Читать книгу «Глазами ребёнка. Антология русского рассказа второй половины ХХ века с пояснениями Олега Лекманова и Михаила Свердлова» онлайн полностью📖 — Василия Аксенова — MyBook.
cover








– Сейчас обедать будем… Смотри, какая птица полетела… А где наш беленький пушистый Васька? Алёша! Ну, Алёшка, милый, не бойся ничего, всё прошло… Кто это там идёт, не мама ли? – я говорил что попало, стараясь развлечь тебя.

Постепенно ты стал успокаиваться. Рот твой ещё страдальчески кривился, но улыбка уже пробивалась на лице. Наконец ты просиял и засветился, увидев любимый тобою висящий на окне крошечный обливной кувшинчик, нежно выговорил, наслаждаясь одним только этим словом:

– Куинчи-ик…

Ты потянулся к нему, не сделал попытки схватить его, как хватают обычно дети любимую игрушку, – нет, ты смотрел на него омытыми слезами и от этого особенно чистыми глазами, упиваясь его формой и расписной глазурью.

Умыв тебя, обвязав салфеткой, усадив за стол, я вдруг понял, что с тобой что-то произошло: ты не стучал ножкой по столу, не смеялся, не говорил: “Скорей!” – ты смотрел на меня серьёзно, пристально и молчал! Я чувствовал, как ты уходишь от меня, душа твоя, слитая до сих пор с моей, – теперь далеко и с каждым годом будет всё отдаляться, отдаляться, что ты уже не я, не моё продолжение и моей душе никогда не догнать тебя, ты уйдёшь навсегда. В твоём глубоком, недетском взгляде видел я твою, покидающую меня душу, она смотрела на меня с состраданием, она прощалась со мною навеки!
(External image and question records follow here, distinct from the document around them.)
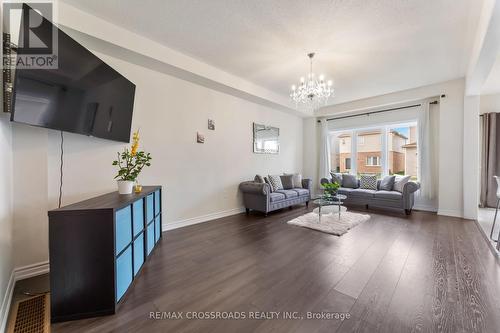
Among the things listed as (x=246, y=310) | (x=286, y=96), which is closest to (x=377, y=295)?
(x=246, y=310)

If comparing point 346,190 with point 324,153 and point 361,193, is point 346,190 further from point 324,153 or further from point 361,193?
point 324,153

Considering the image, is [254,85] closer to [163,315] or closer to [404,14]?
[404,14]

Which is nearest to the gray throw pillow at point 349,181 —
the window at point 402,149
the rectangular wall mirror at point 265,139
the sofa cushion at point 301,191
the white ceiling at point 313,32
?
the window at point 402,149

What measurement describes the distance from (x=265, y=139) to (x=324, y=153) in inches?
87.7

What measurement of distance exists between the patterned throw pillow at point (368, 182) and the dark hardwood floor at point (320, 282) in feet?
6.93

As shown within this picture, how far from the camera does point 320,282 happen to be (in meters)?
1.96

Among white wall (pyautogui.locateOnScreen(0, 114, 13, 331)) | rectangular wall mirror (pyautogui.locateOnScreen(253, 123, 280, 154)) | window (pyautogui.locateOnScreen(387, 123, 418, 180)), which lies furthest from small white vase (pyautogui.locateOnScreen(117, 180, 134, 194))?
window (pyautogui.locateOnScreen(387, 123, 418, 180))

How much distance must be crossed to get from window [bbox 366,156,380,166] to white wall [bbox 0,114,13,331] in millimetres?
6900

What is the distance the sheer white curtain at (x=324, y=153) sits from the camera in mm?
6395

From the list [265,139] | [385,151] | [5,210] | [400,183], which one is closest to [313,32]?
[265,139]

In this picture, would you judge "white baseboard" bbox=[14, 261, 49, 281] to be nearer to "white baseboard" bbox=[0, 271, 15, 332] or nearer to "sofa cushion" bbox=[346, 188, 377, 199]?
"white baseboard" bbox=[0, 271, 15, 332]

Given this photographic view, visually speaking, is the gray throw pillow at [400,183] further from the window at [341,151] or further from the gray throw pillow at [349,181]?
the window at [341,151]

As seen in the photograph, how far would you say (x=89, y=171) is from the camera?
2.72 meters

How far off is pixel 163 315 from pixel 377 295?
1766 millimetres
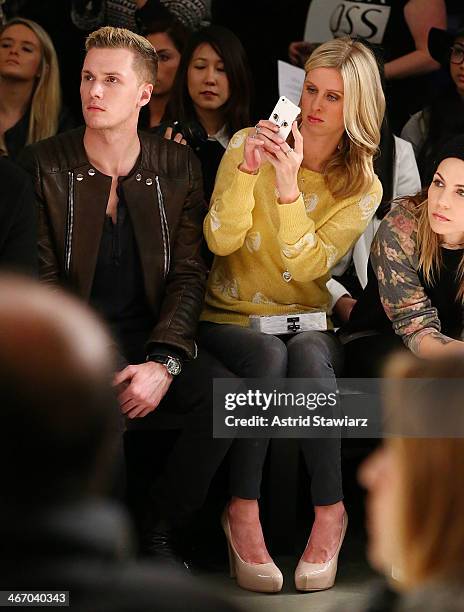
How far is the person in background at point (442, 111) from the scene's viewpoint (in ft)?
11.7

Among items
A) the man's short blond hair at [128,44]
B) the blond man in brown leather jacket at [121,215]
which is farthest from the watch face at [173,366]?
the man's short blond hair at [128,44]

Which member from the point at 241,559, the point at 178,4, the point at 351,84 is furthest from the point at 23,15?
the point at 241,559

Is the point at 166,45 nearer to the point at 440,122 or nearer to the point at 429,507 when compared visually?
the point at 440,122

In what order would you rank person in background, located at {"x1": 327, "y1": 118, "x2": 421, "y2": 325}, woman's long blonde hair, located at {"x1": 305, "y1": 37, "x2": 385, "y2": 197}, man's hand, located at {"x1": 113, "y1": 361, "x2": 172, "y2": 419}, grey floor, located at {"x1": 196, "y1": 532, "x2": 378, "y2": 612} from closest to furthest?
1. grey floor, located at {"x1": 196, "y1": 532, "x2": 378, "y2": 612}
2. man's hand, located at {"x1": 113, "y1": 361, "x2": 172, "y2": 419}
3. woman's long blonde hair, located at {"x1": 305, "y1": 37, "x2": 385, "y2": 197}
4. person in background, located at {"x1": 327, "y1": 118, "x2": 421, "y2": 325}

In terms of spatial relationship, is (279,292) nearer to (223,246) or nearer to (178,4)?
(223,246)

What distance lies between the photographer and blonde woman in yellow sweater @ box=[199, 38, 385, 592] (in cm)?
284

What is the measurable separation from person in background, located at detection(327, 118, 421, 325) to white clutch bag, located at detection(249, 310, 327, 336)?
0.71ft

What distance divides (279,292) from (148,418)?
51cm

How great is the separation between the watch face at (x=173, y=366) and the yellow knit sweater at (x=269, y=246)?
0.29 meters

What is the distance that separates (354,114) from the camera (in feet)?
10.4

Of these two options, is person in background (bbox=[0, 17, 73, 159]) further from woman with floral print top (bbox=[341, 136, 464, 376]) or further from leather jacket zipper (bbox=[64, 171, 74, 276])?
woman with floral print top (bbox=[341, 136, 464, 376])

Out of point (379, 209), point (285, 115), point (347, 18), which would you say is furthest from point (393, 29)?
point (285, 115)

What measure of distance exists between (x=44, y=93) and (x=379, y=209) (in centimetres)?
109

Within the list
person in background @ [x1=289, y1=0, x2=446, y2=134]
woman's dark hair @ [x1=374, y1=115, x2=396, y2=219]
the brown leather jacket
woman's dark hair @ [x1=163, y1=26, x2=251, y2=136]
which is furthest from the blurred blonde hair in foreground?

Я тянулся за тобою, спешил, чтобы быть хоть поблизости, я видел, что я отстаю, что моя жизнь несёт меня в прежнюю сторону, тогда как ты отныне пошёл своей дорогой.

Такое отчаяние охватило меня, такое горе! Но хриплым, слабым голоском звучала во мне и надежда, что души наши когда-нибудь опять сольются, чтобы уже никогда не разлучаться. Да! Но где, когда это будет?

Впору, братец ты мой, было и мне заплакать…

А было тебе в то лето полтора года.

_____________

☛ Среди многих загадок программного рассказа Юрия Казакова “Во сне ты горько плакал” (1977)[3] едва ли не самая важная – это загадка заглавная, она же финальная: отчего “горько плакал” “во сне” мальчик Алёша, которому, как мы узнаём из последнего предложения рассказа, было полтора года?

Чтобы приблизиться к разгадке, нам стоит обратиться к двум другим плачущим персонажам рассказа: отцу мальчика, от лица которого ведётся повествование, и другу отца – Мите. Прежде чем подступиться к тайне Алёшиных слёз, надо бы разобраться в мотивных перекличках: почему плачет Митя, почему отец признаётся: “Впору <…> было и мне заплакать…”?

Перекличкой слёз во многом объясняется то, зачем в текст введён фабульно абсолютно “лишний” персонаж, самоубийца Митя[4].

Описанием встречи Мити и героя, отправляющегося с сыном на прогулку, рассказ открывается. Поговорив, они расстаются, и рассказчик вместе с Алёшей привычным маршрутом обходит окрестности Абрамцева. Затем отец и сын возвращаются домой, герой укладывает Алёшу спать, а спустя “более часу”, не просыпаясь, мальчик принимается горько плакать:

Слёзы твои текли так обильно, что подушка быстро намокала. Ты всхлипывал горько, с отчаянной безнадёжностью. Совсем не так ты плакал, когда ушибался или капризничал. Тогда ты просто ревел. А теперь – будто оплакивал что-то навсегда ушедшее. Ты задыхался от рыданий, и голос твой изменился!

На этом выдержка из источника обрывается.